When Microsoft releases a new version of a library, some subset of users
upgrade instantly. They expect that all of their code to keep working. When we
break source compatability (something most teams NEVER do), we do it very
carefully. We only break things where there is a clear, large win and the
upgrade path is straightforward. Customers have complained when we do this
every single time because it is not what they inherently expect.

So now back to the original topic at hand: the "After all, we're all
consenting adults here." mentality. Yeah, that's great and all, but it
requires an incredible amount of discipline. See, for example, how the Django
project handles this:
<[http://code.djangoproject.com/wiki/BackwardsIncompatibleChan...](http://code.djangoproject.com/wiki/BackwardsIncompatibleChanges>).
Personally, I love doing things this way. However, consider a large non-
software company. They created some internal app and ran into a small bug or
shortcoming of a class library. They find out that the new version fixes their
problem, so they they upgrade. BAMN. 10 other things break. Ugh, oh. that's
not good. They already laid off the dev team that made this program, they have
one vendor making a couple quick fixes to handle their new 2010 business
rules. This used to work, why are you breaking me? I just want that one new
fix!

In order to prevent situations like this, you need to carefully monitor your
public surface area. This is why the _foo naming convention exists in Python.
It lets you say "We explicitly do not promise not to change this." Believe me,
if you make a type public or a method virtual, some one will instantiate it or
override it. I've seen it many times. If you didn't explicitly plan for them
to do that, you've still got a backwards compatability bug should you change
it. Even if you have it private, someone might call it with reflection and
STILL get annoyed when you break them, although this is far more rare.

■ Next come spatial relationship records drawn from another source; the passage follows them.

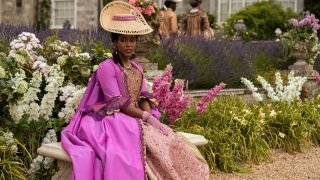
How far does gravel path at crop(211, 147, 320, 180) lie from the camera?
5230 millimetres

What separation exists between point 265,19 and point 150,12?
943 cm

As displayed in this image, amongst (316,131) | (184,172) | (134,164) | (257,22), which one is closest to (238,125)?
(316,131)

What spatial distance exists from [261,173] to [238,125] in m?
0.61

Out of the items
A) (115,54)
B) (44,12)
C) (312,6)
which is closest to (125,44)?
(115,54)

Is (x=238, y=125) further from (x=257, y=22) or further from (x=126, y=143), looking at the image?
(x=257, y=22)

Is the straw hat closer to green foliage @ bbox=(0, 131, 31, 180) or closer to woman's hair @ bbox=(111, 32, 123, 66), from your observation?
woman's hair @ bbox=(111, 32, 123, 66)

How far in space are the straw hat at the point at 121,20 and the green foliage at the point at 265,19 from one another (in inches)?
449

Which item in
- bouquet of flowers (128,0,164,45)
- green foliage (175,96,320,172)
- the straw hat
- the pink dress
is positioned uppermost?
bouquet of flowers (128,0,164,45)

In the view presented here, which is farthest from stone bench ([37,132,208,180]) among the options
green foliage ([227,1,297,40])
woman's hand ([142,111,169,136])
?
green foliage ([227,1,297,40])

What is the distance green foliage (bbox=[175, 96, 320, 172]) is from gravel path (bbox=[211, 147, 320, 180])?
0.10 m

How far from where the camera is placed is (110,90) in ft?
12.0

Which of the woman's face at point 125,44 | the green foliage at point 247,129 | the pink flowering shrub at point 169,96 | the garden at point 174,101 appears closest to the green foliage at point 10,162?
the garden at point 174,101

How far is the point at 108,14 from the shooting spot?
3820mm

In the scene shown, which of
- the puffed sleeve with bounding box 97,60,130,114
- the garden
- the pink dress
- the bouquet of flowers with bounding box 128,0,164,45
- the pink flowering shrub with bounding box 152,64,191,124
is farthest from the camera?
the bouquet of flowers with bounding box 128,0,164,45
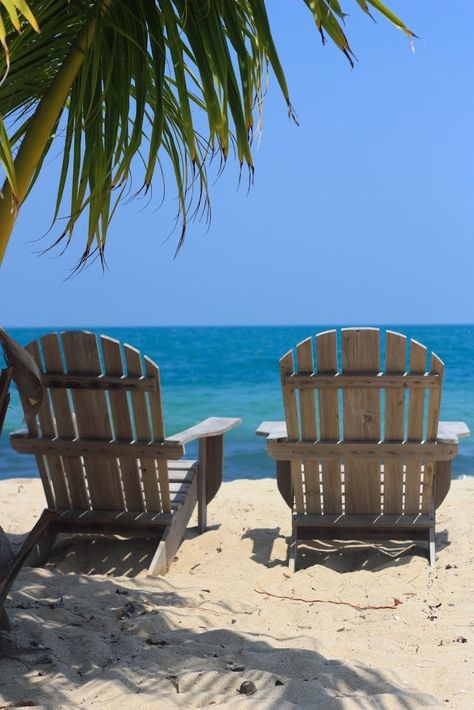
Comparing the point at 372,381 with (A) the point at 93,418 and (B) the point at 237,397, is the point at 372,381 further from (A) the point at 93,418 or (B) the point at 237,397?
(B) the point at 237,397

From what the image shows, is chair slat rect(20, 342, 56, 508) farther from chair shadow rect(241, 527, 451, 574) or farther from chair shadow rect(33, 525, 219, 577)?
chair shadow rect(241, 527, 451, 574)

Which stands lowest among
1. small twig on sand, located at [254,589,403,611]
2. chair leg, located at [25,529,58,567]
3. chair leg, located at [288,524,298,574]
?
chair leg, located at [288,524,298,574]

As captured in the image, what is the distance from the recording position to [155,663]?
3236 mm

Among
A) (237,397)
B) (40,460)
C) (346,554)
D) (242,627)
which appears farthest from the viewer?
(237,397)

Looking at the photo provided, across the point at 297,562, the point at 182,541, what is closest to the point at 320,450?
the point at 297,562

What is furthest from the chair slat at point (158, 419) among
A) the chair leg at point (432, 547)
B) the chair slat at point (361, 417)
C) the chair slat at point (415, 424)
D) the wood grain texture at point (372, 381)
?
the chair leg at point (432, 547)

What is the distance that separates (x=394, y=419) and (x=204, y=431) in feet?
4.00

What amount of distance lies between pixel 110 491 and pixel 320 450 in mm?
1300

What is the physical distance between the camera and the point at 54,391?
5078 mm

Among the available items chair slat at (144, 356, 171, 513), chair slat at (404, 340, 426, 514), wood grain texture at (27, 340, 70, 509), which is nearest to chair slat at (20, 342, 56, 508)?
wood grain texture at (27, 340, 70, 509)

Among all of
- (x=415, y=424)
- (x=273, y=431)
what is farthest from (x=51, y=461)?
(x=415, y=424)

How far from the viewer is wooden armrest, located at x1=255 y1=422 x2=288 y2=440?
5.20 metres

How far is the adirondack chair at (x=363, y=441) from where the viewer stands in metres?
4.94

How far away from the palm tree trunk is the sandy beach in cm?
158
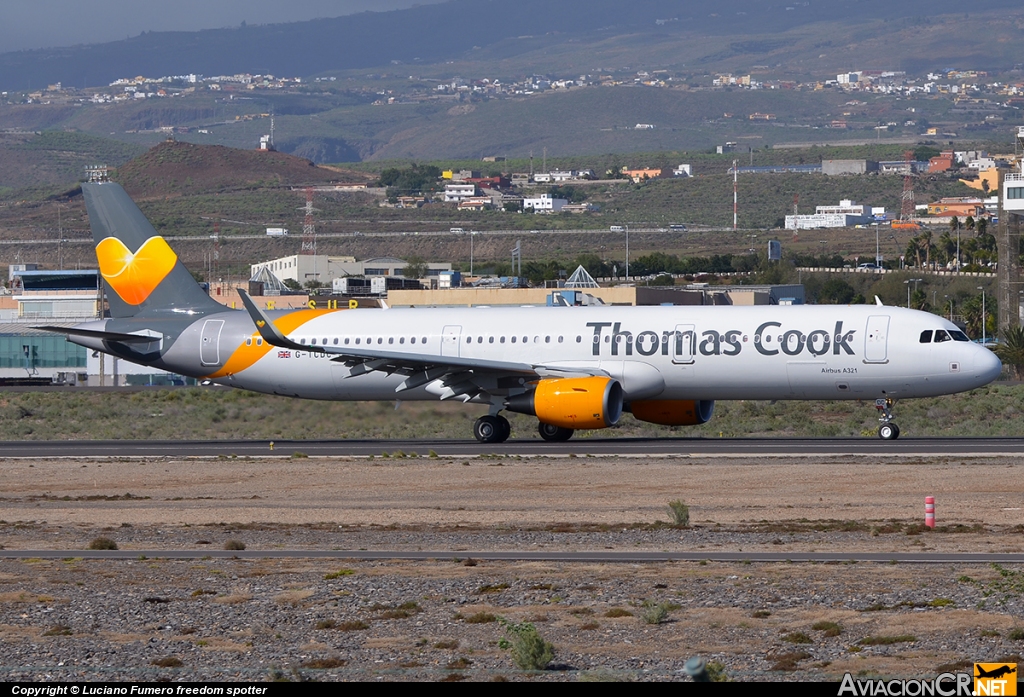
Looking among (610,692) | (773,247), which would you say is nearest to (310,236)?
(773,247)

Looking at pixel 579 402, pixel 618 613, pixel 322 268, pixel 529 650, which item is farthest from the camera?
pixel 322 268

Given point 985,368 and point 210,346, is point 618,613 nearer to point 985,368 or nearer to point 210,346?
point 985,368

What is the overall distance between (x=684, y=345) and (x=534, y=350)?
13.8ft

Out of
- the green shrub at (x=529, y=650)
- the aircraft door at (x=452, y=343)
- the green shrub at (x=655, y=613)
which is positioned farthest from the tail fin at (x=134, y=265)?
the green shrub at (x=529, y=650)

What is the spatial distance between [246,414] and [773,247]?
320ft

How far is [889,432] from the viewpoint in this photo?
38.2 metres

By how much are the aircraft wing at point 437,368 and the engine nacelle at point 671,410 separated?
5.86ft

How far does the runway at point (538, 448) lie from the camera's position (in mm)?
35656

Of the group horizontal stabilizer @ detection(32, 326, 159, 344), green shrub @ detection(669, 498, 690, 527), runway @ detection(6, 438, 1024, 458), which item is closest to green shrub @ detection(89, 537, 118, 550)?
green shrub @ detection(669, 498, 690, 527)

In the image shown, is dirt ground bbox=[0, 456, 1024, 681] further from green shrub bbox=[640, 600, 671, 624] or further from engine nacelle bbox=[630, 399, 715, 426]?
engine nacelle bbox=[630, 399, 715, 426]

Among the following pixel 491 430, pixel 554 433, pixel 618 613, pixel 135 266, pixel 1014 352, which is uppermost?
pixel 135 266

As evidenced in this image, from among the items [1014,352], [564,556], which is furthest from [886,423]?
[1014,352]

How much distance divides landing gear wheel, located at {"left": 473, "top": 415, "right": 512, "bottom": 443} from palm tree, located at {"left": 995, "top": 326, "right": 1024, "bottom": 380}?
34.5m

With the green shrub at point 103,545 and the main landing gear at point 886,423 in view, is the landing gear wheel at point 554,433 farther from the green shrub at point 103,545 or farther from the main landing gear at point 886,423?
the green shrub at point 103,545
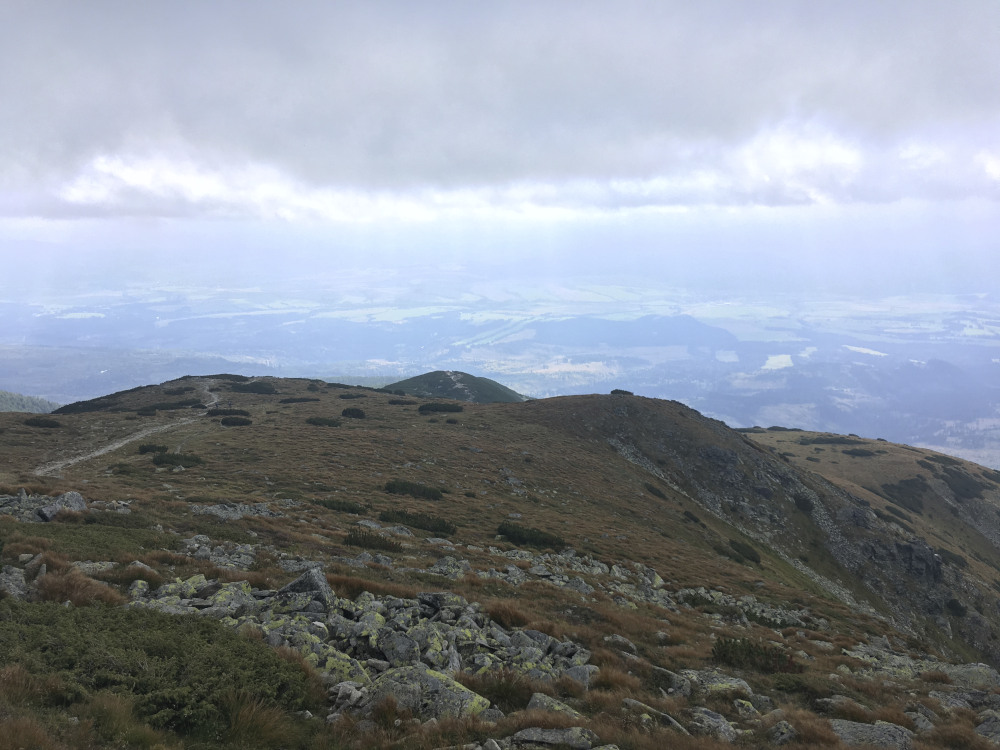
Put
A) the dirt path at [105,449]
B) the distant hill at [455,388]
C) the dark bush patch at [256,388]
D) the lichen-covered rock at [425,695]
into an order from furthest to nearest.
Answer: the distant hill at [455,388] < the dark bush patch at [256,388] < the dirt path at [105,449] < the lichen-covered rock at [425,695]

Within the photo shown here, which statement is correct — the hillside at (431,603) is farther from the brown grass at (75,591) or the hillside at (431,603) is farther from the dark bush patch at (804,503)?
the dark bush patch at (804,503)

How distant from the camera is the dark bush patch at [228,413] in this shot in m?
49.5

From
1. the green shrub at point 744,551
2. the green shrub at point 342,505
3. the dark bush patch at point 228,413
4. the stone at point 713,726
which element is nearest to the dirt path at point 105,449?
the dark bush patch at point 228,413

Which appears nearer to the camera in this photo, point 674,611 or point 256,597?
point 256,597

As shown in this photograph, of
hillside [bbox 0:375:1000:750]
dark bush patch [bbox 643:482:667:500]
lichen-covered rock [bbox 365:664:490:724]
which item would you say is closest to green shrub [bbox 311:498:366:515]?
hillside [bbox 0:375:1000:750]

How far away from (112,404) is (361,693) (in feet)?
232

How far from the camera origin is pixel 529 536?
26.6 m

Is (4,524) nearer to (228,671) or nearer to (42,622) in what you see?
(42,622)

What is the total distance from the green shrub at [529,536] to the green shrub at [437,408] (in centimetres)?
3303

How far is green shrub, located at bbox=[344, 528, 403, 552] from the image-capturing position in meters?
19.8

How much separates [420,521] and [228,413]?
34.8 metres

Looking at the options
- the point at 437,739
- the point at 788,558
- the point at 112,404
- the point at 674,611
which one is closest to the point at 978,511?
the point at 788,558

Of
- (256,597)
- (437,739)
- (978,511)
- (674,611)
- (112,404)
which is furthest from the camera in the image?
(978,511)

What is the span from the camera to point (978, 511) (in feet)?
252
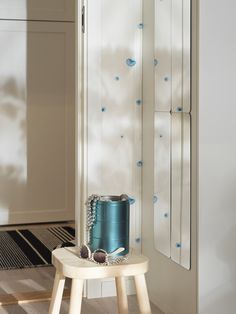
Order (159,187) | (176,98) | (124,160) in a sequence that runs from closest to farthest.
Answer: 1. (176,98)
2. (159,187)
3. (124,160)

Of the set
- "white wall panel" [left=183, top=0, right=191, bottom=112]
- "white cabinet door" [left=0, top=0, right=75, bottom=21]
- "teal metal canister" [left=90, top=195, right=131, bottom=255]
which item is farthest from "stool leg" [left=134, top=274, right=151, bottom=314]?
"white cabinet door" [left=0, top=0, right=75, bottom=21]

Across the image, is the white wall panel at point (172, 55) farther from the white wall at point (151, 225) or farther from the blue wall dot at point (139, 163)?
the blue wall dot at point (139, 163)

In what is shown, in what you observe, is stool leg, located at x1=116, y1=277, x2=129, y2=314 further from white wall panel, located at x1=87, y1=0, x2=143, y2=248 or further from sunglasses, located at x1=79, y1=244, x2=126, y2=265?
white wall panel, located at x1=87, y1=0, x2=143, y2=248

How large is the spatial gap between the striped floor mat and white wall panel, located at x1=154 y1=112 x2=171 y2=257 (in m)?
0.97

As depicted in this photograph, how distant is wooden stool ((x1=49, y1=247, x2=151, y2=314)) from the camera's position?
1913 mm

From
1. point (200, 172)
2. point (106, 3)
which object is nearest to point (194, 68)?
point (200, 172)

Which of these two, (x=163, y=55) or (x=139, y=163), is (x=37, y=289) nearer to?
(x=139, y=163)

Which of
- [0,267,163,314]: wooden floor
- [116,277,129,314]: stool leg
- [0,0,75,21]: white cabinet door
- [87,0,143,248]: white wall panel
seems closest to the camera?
[116,277,129,314]: stool leg

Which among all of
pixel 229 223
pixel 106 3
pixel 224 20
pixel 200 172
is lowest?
pixel 229 223

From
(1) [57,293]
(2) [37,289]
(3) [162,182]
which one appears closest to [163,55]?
(3) [162,182]

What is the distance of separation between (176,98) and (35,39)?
2241mm

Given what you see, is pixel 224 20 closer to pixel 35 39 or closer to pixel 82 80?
pixel 82 80

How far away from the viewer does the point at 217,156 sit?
2.08 meters

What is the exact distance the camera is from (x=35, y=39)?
14.2ft
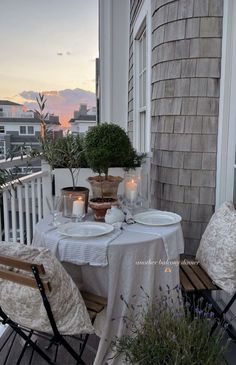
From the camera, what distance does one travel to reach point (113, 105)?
16.5 feet

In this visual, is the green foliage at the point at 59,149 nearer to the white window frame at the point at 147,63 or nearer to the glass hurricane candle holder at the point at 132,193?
the glass hurricane candle holder at the point at 132,193

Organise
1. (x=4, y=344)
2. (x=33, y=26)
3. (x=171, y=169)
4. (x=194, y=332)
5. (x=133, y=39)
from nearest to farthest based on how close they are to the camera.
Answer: (x=194, y=332), (x=4, y=344), (x=171, y=169), (x=133, y=39), (x=33, y=26)

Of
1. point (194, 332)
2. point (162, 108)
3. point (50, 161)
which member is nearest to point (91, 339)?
point (194, 332)

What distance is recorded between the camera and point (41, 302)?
59.0 inches

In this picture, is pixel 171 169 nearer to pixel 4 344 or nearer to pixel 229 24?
pixel 229 24

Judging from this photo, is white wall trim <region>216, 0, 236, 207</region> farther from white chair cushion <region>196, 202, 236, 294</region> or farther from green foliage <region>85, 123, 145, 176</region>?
green foliage <region>85, 123, 145, 176</region>

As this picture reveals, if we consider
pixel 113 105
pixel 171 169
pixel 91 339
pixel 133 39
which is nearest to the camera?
pixel 91 339

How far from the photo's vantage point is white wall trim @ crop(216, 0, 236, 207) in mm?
2375

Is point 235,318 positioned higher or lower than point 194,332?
lower

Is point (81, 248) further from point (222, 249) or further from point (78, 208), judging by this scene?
point (222, 249)

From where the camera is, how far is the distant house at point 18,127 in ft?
9.06

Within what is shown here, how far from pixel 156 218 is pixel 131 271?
0.47 meters

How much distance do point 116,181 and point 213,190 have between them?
0.81 metres

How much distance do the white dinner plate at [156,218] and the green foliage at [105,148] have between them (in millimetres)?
460
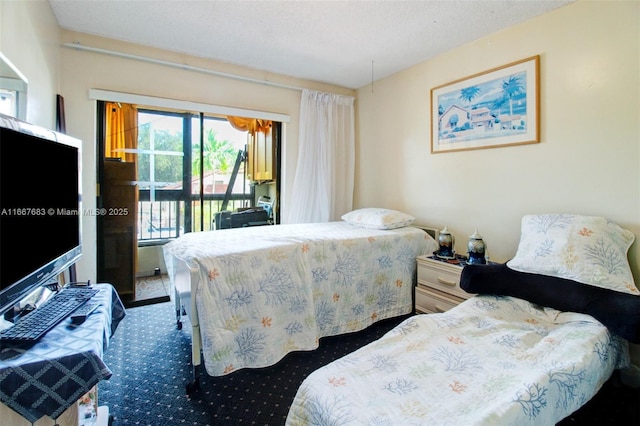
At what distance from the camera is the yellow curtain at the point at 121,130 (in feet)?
9.42

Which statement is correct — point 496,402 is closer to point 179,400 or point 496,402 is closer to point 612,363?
point 612,363

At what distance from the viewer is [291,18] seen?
7.68 ft

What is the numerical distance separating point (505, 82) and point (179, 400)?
3.10 m

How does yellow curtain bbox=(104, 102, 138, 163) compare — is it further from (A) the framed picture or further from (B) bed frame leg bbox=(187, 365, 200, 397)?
(A) the framed picture

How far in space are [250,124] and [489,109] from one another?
2421mm

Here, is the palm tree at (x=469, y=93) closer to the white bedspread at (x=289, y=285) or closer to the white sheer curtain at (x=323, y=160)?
the white bedspread at (x=289, y=285)

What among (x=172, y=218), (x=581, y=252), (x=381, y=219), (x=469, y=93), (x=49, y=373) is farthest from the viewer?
(x=172, y=218)

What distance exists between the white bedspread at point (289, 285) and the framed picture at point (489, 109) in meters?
0.94

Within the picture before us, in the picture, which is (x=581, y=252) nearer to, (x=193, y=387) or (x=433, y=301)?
(x=433, y=301)

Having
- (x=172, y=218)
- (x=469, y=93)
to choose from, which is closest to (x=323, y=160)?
(x=469, y=93)

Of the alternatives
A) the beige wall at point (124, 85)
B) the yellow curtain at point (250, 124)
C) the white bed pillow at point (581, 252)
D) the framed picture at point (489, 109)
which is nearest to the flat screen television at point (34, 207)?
the beige wall at point (124, 85)

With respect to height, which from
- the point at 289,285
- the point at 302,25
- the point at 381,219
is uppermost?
the point at 302,25

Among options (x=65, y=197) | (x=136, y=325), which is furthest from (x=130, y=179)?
(x=65, y=197)

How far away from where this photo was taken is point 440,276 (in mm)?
2451
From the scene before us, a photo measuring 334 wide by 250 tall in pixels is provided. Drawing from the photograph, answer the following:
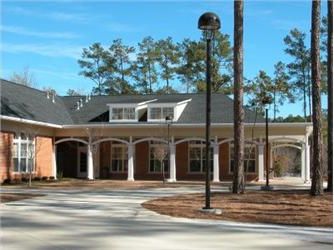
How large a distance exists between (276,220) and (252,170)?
23.5 meters

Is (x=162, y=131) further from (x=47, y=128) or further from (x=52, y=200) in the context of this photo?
(x=52, y=200)

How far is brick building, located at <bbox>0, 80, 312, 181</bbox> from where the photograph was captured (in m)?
33.4

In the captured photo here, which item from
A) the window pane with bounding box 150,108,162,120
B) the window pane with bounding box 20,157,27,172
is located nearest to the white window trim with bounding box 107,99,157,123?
the window pane with bounding box 150,108,162,120

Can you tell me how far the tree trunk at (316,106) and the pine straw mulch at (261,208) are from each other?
55 centimetres

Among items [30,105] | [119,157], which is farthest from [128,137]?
[30,105]

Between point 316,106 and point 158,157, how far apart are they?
1772 centimetres

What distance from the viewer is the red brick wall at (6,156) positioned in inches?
1209

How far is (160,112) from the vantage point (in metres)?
37.2

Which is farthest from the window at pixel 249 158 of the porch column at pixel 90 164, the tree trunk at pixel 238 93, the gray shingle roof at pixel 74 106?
the tree trunk at pixel 238 93

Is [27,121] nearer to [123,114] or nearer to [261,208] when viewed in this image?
[123,114]

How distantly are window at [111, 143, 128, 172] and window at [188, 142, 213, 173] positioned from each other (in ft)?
14.1

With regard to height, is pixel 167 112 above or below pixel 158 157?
above

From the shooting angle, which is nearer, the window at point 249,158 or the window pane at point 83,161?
the window at point 249,158

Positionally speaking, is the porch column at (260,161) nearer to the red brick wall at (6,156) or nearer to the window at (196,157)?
the window at (196,157)
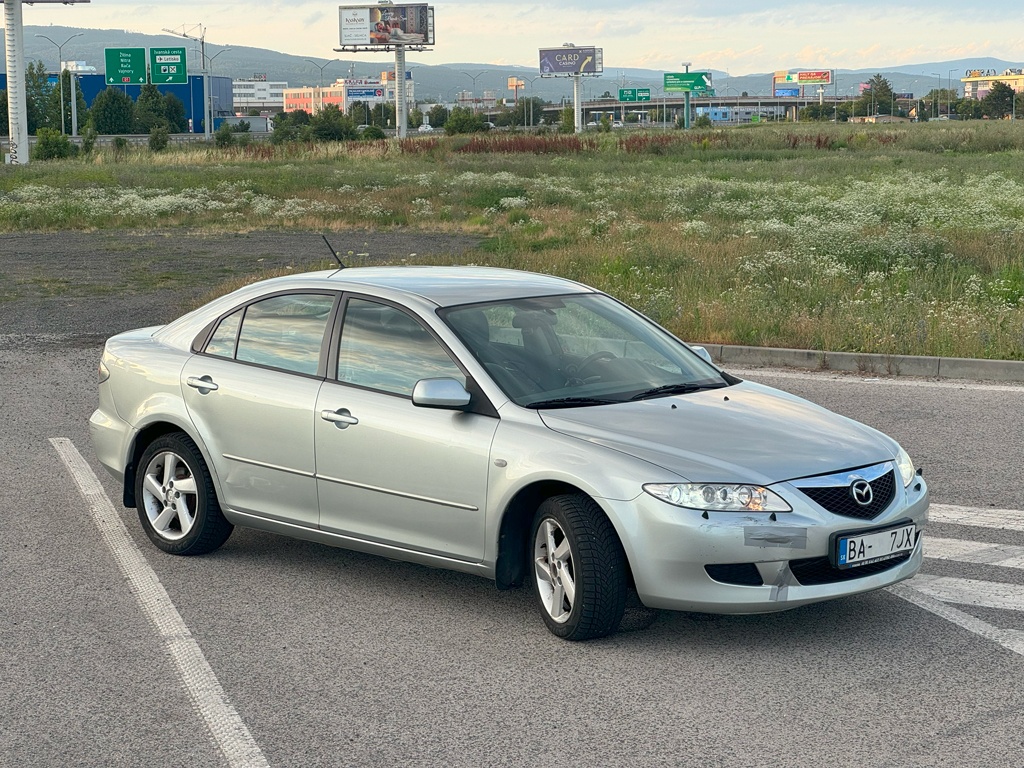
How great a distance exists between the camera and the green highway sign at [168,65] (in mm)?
115062

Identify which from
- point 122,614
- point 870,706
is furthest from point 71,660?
point 870,706

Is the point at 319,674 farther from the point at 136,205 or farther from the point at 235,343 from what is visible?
the point at 136,205

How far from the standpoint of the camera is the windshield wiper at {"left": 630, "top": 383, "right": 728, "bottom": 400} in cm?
576

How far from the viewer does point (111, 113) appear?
125375 mm

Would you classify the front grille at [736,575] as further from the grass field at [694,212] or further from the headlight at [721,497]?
the grass field at [694,212]

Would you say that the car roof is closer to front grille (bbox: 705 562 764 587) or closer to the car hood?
the car hood

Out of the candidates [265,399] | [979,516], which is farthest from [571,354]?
[979,516]

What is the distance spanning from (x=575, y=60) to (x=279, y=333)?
16829 centimetres

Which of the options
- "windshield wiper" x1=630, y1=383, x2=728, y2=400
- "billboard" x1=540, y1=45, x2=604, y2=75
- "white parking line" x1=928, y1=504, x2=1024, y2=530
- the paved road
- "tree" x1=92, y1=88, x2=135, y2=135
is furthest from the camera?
"billboard" x1=540, y1=45, x2=604, y2=75

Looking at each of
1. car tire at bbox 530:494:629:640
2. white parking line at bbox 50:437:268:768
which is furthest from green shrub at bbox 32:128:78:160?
car tire at bbox 530:494:629:640

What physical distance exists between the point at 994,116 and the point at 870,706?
204879 millimetres

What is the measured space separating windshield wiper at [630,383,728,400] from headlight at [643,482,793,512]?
0.87 metres

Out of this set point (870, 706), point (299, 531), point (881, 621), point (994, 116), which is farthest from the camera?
point (994, 116)

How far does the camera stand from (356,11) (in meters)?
120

So in summary: this cultural distinction is a meaningful difference in
requirements between open source developers and commercial developers. The
respective languages have evolved to meet the needs of their respective
customers. One is not necessarily better than the other.

This is why C# 3 and Python are tied for my favorite language :-)

------
prodigal_erik
There's value in being able to tell the system "I do not want to do X. If I
seem to be doing X, it's a mistake, so please stop me." People really do make
mistakes, and there's nothing condescending about building a system to
accommodate that. That's why my car's steering wheel has an airbag rather than
a punji stick.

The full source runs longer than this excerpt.